Reading text =

Saturday, May 26, 2012


Cartoon Brew put up one of the companion pieces to this yesterday ...

But here John L. talks about his digital "Eureka" moment at Disney thirty years ago. And says (right at the end): "Then I got fired."

Funny thing about firings ...

In the early eighties, Disney Feature Animation was going through turbulent times. Don Bluth had exited with half the feature animation staff. Tom Wilhite, head of the publicity department, had been installed by Ron Miller as head of productions and he was shaking things up, working to get new ideas and talent going in both live action and animation.

On the cartoon side, Wilhite encouraged the younger animation staffers -- many from Cal Arts -- to try new things. (This got resentful push-back from animation department old-timers. Who would have thought?) On the live-action side, Mr. Wilhite greenlit break-the-mold properties like Something Wicked This Way Comes and Tron.

I remember everybody in the younger ranks was kind of jazzed and excited. But time passed. The animation old-timers gained the upper hand with the next animated project, The Black Cauldron, and Something Wicked was having production problems.

And Tron?

Records shown =

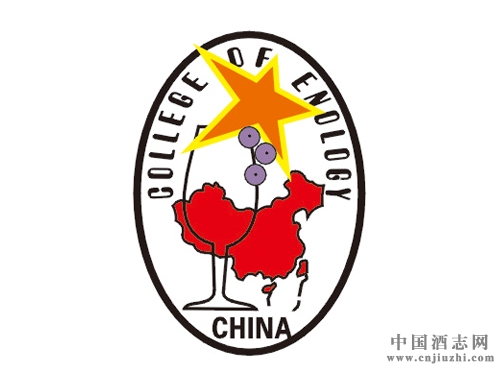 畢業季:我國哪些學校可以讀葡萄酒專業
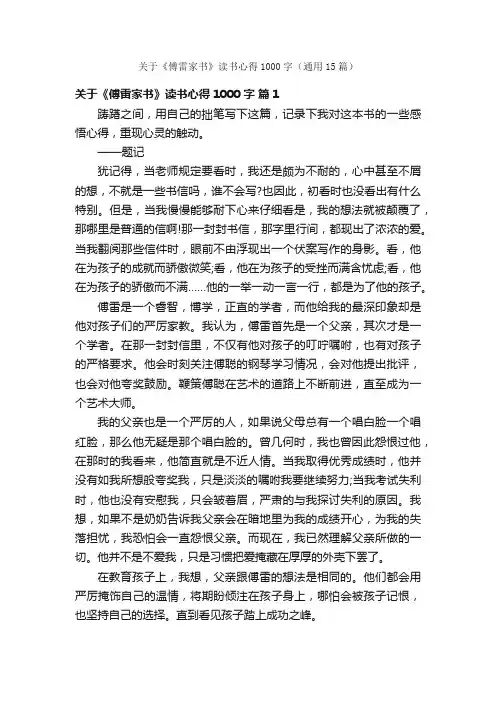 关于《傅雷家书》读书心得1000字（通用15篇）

==

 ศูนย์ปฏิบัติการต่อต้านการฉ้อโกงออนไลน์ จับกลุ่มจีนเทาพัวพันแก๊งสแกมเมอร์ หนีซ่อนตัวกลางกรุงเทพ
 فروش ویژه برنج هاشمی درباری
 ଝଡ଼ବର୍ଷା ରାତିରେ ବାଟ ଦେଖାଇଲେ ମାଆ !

...

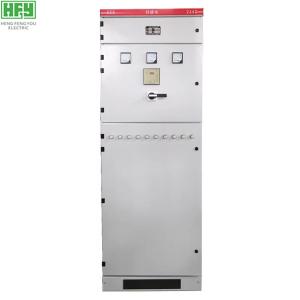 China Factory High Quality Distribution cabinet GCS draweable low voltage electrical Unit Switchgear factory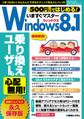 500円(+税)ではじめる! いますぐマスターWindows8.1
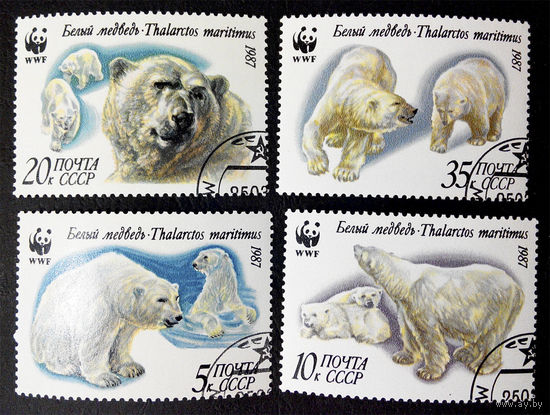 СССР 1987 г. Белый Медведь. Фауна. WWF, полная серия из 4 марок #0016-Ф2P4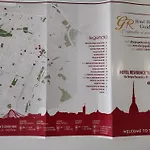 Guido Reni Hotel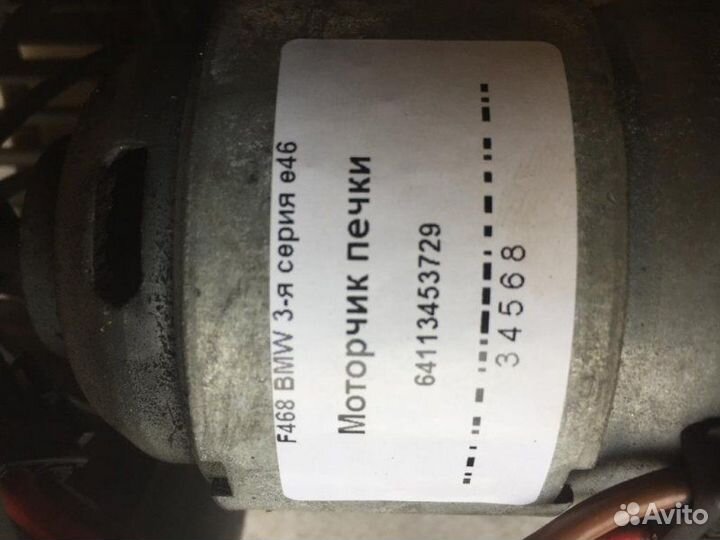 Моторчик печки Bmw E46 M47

What this exercise asks =
1. In the post about Disney in the early eighties, who left the studio with half the feature animation staff?
2. From the post about Disney in the early eighties, extract the passage starting at "I remember everybody" and ending at "having production problems.".

Answers for the tasks =
1. Don Bluth

2.
I remember everybody in the younger ranks was kind of jazzed and excited. But time passed. The animation old-timers gained the upper hand with the next animated project, The Black Cauldron, and Something Wicked was having production problems.